#### [ACTION ITEM]
Only the stretch below from the line holding "珠海怎么取封存的公积金（怎么能把封存的公积金取出来）" through the line holding "テタンジェ ブリュット ミレジメ" should be restated, word for word and with both ends included; pictures stay out.
[SOURCE RECORDS Boundary: Start]
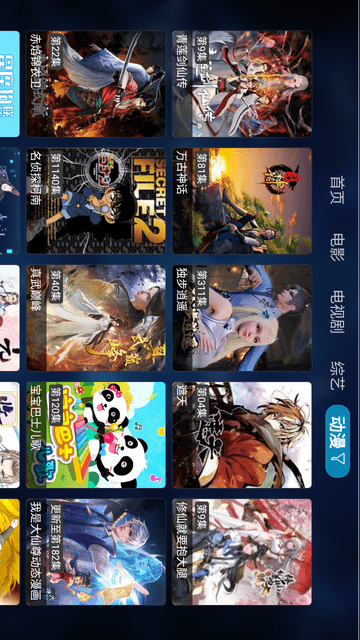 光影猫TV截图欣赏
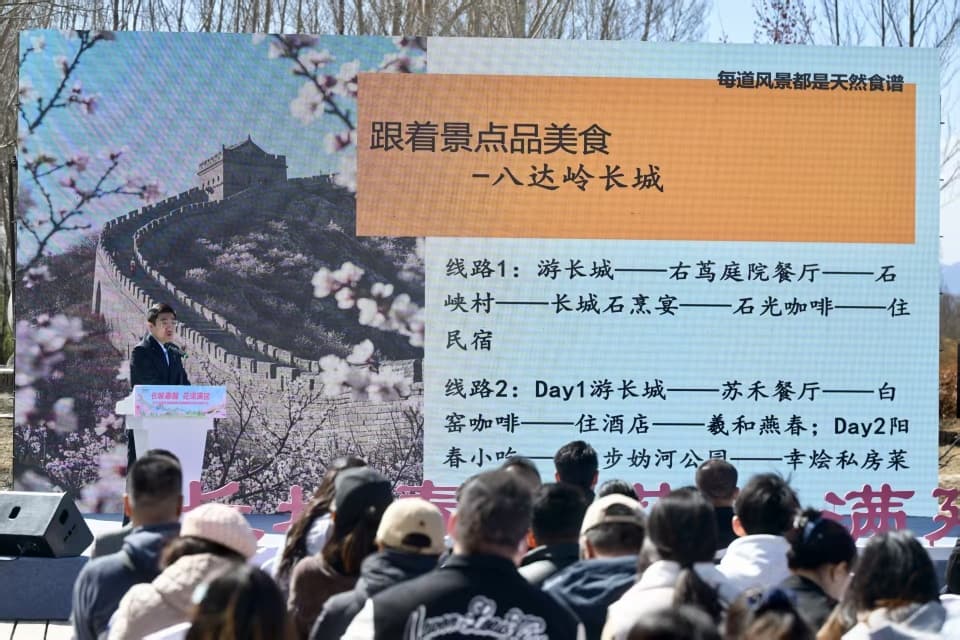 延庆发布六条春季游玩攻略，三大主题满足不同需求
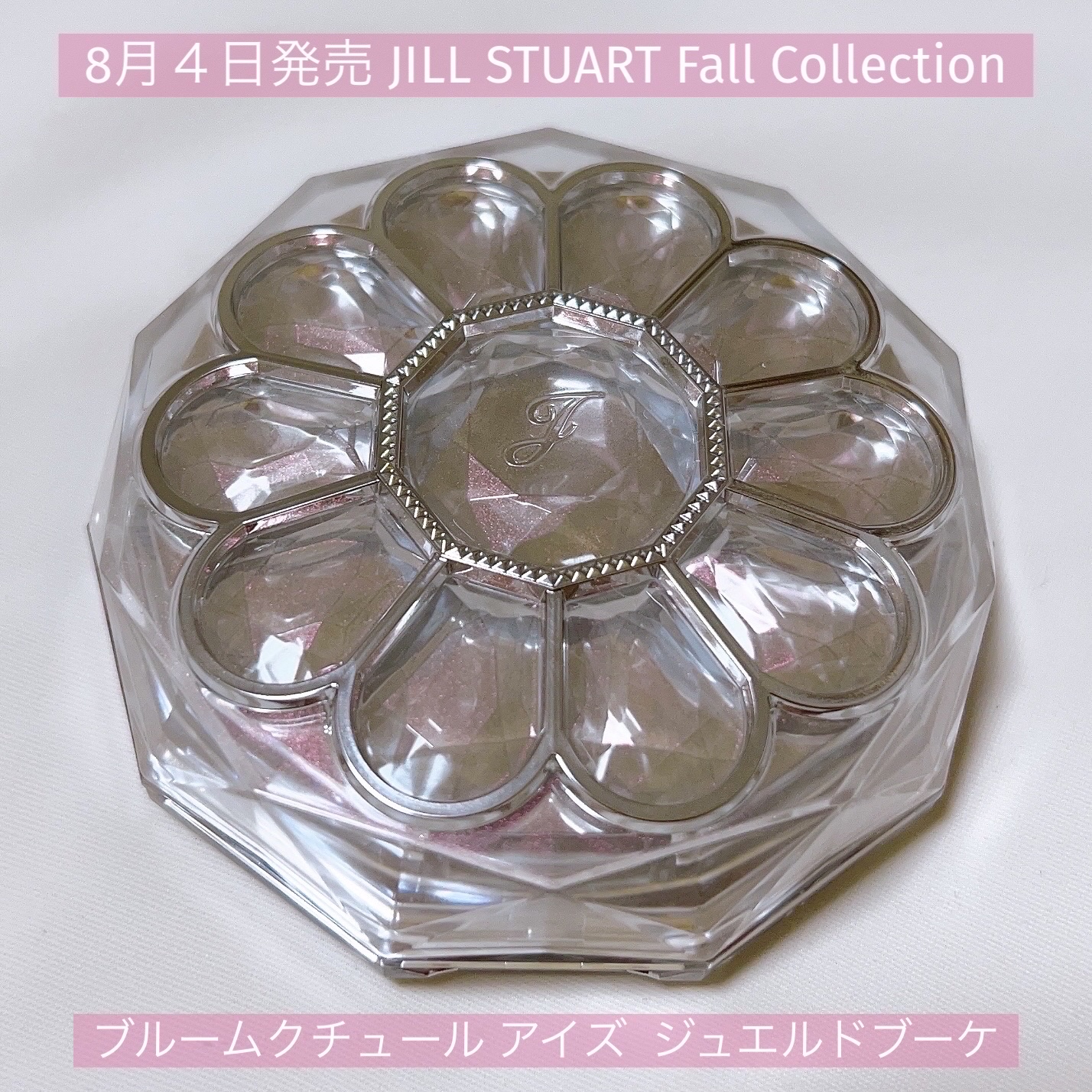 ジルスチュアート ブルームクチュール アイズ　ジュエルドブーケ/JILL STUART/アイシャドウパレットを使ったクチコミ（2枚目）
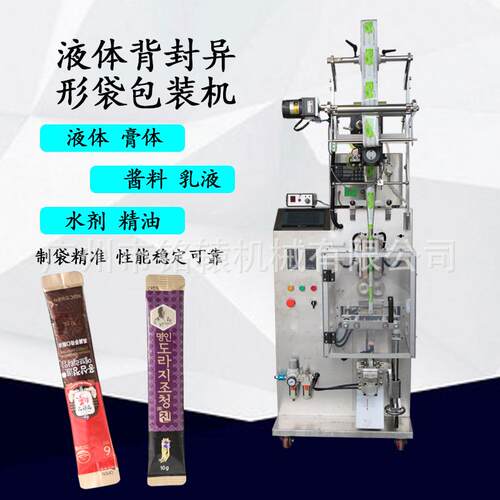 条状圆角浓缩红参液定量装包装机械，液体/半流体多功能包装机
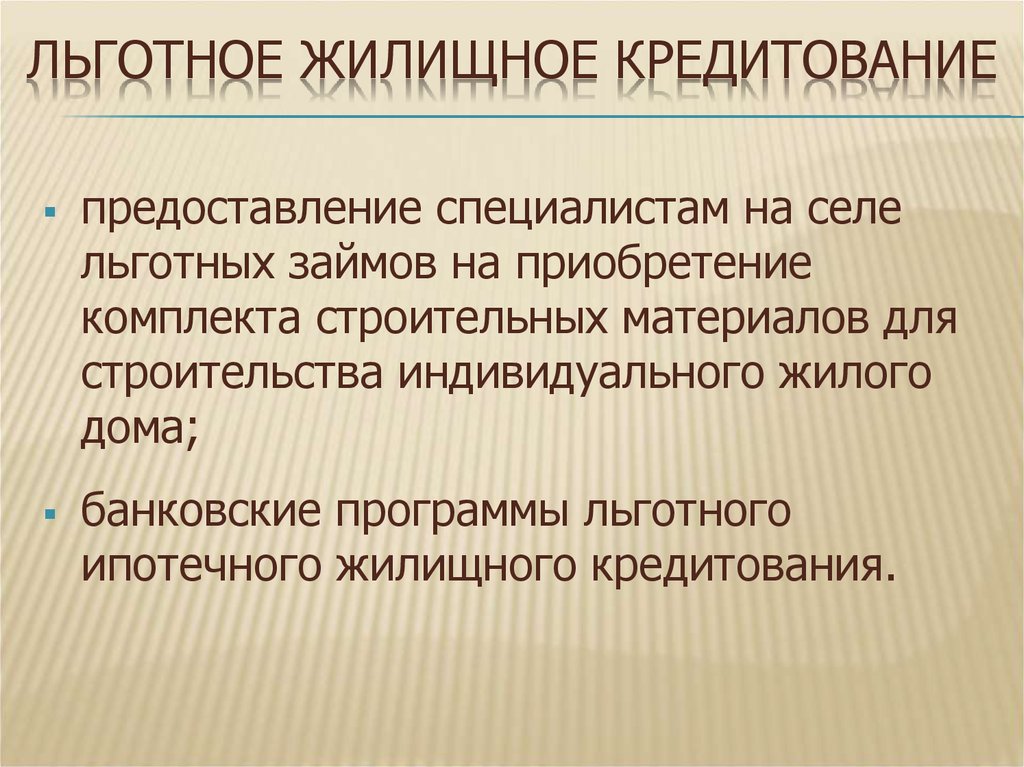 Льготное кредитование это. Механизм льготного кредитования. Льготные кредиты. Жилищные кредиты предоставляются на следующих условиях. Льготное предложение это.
[SOURCE RECORDS Boundary: End]
[SOURCE RECORDS Boundary: Start]
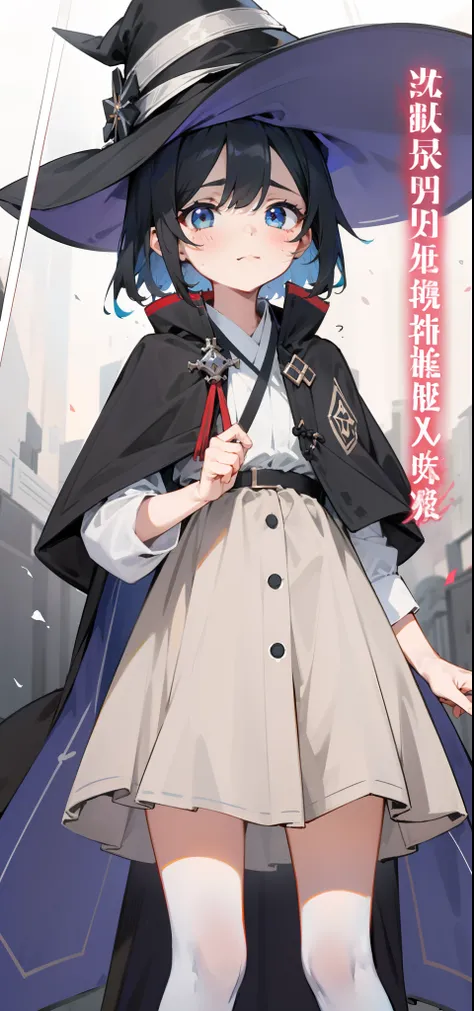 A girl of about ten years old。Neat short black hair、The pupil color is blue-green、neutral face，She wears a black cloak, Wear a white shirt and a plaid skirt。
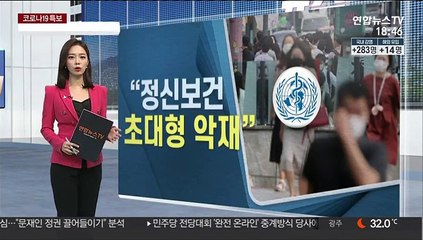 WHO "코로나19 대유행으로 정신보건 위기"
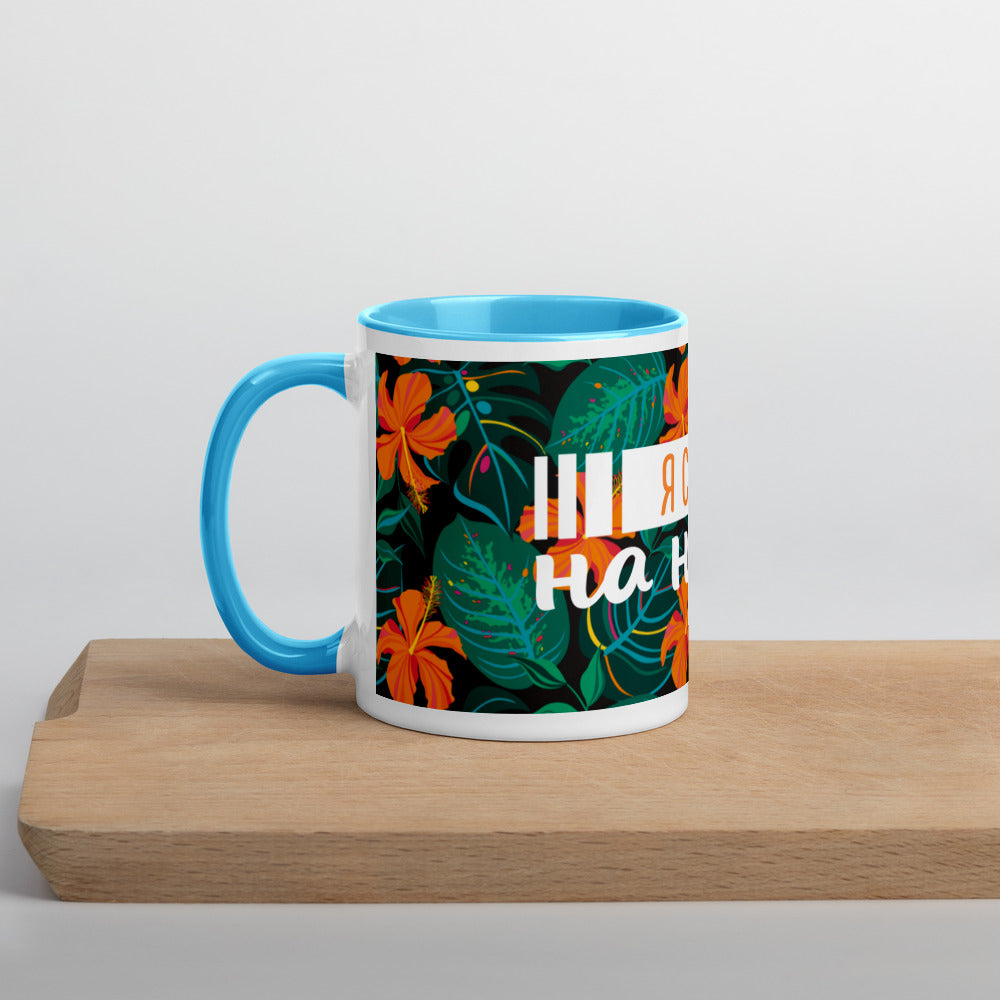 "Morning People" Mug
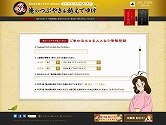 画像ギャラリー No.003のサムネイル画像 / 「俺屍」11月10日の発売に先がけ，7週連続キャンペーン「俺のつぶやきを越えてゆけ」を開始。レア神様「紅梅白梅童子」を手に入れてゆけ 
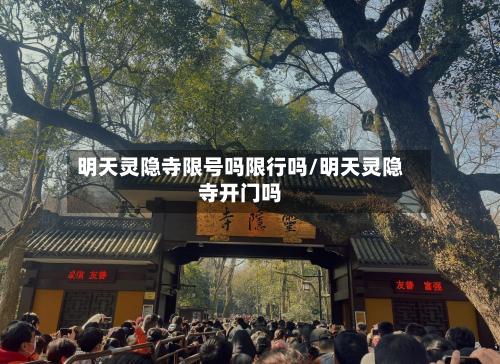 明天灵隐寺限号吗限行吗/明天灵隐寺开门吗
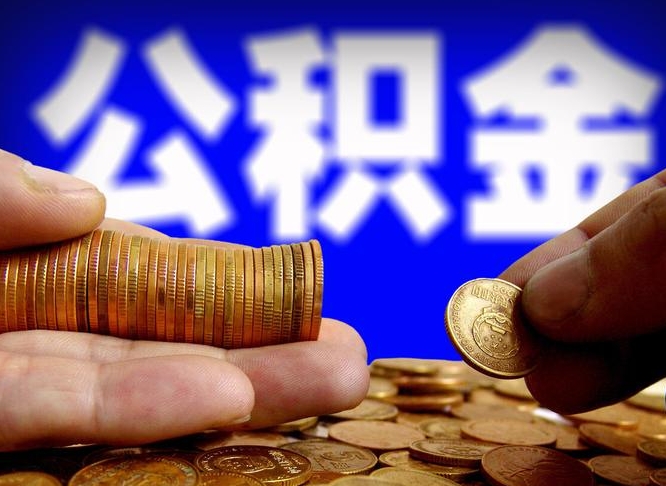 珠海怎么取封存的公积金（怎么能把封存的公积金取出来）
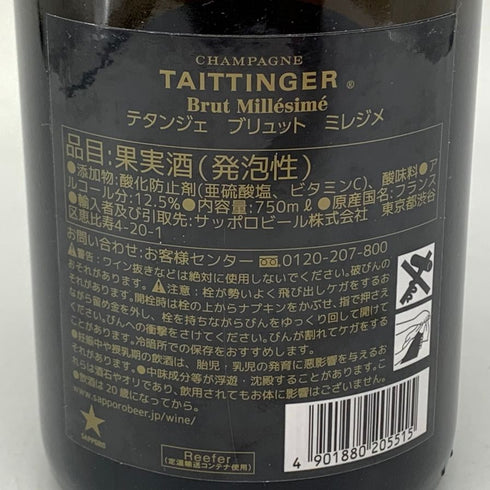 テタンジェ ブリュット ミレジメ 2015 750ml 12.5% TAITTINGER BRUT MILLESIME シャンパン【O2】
[SOURCE RECORDS Boundary: End]
[SOURCE RECORDS Boundary: Start]
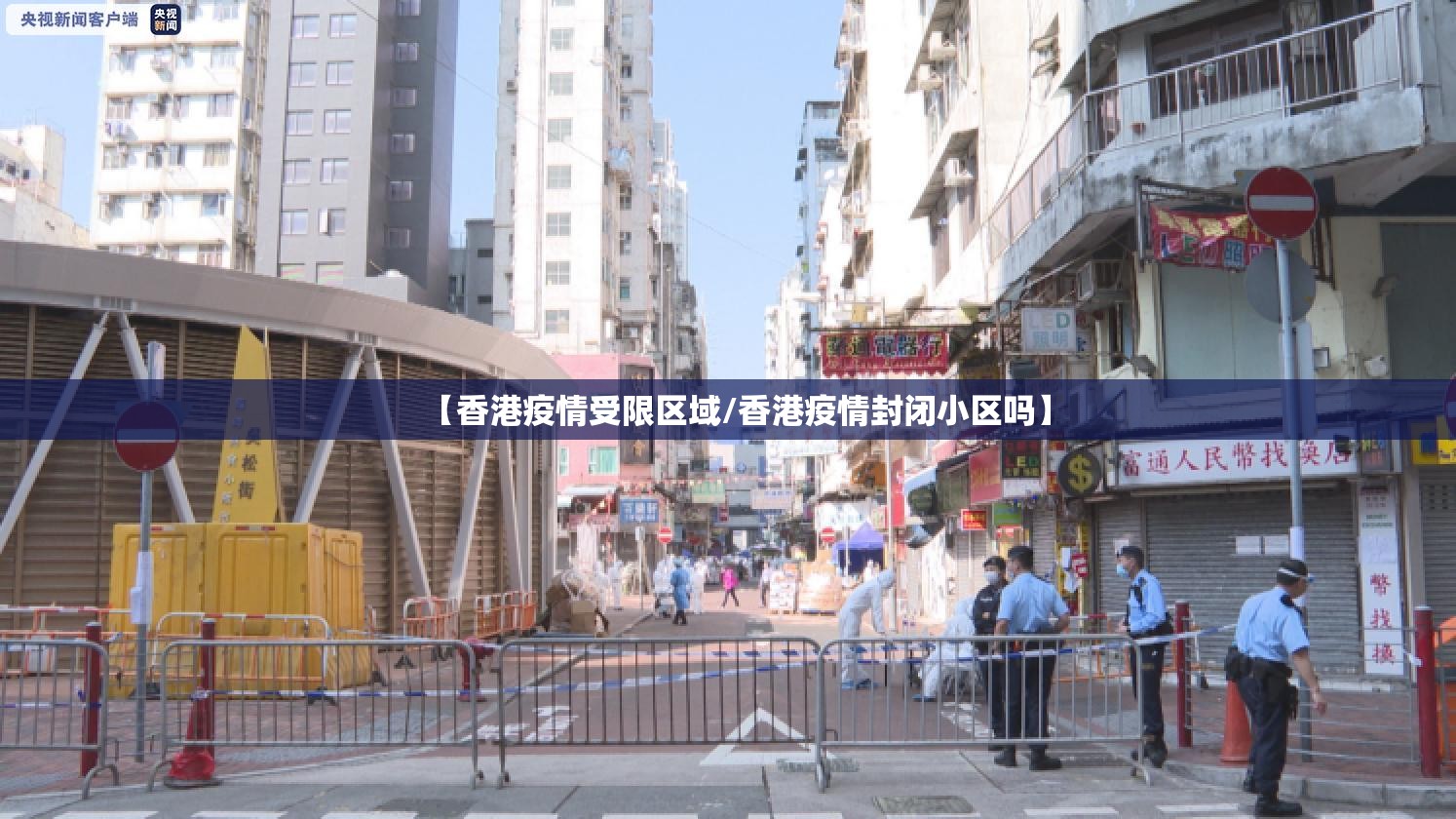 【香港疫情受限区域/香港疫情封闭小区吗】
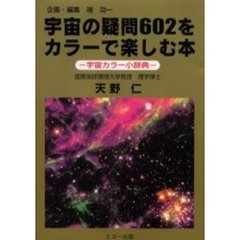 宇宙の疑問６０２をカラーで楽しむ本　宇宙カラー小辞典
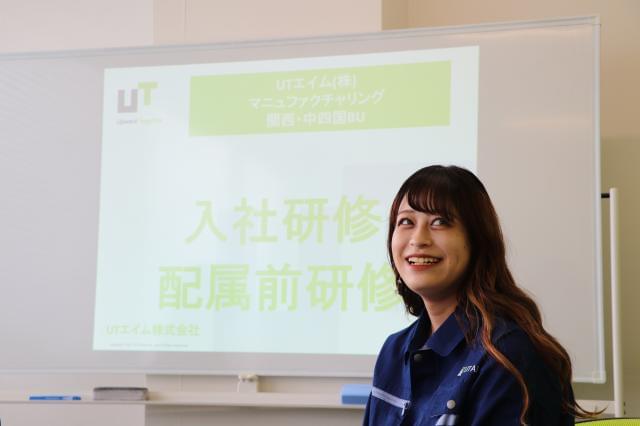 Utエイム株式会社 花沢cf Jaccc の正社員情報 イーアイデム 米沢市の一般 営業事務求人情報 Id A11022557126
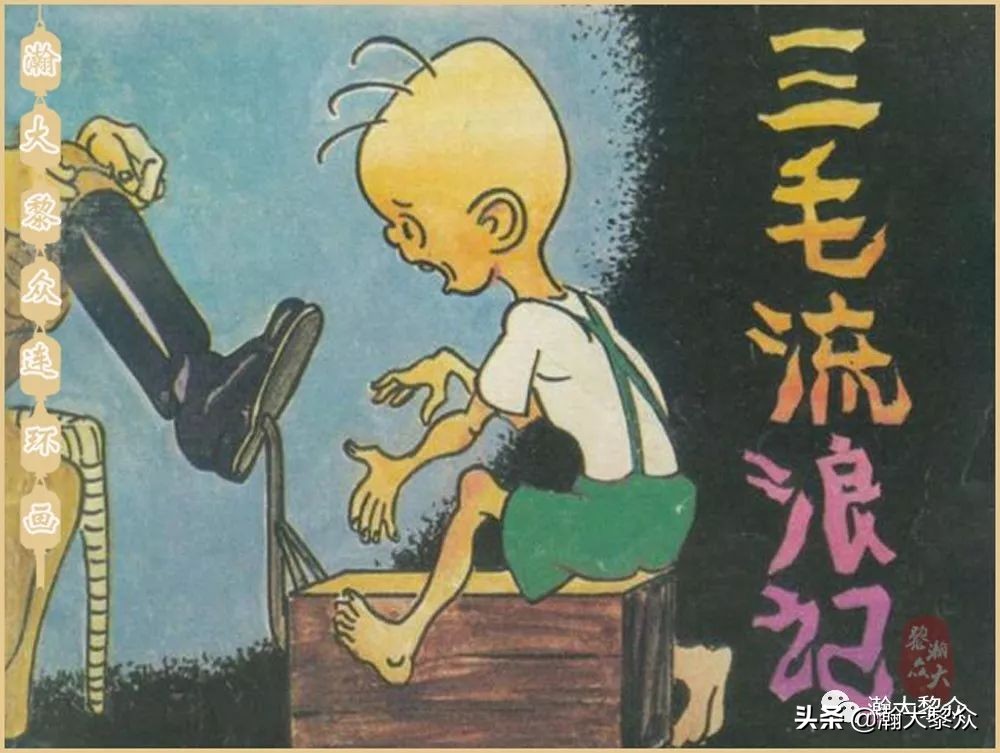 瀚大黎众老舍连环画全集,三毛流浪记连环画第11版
[SOURCE RECORDS Boundary: End]
#### [EXPECTED ANSWER]
 珠海怎么取封存的公积金（怎么能把封存的公积金取出来）
 テタンジェ ブリュット ミレジメ 2015 750ml 12.5% TAITTINGER BRUT MILLESIME シャンパン【O2】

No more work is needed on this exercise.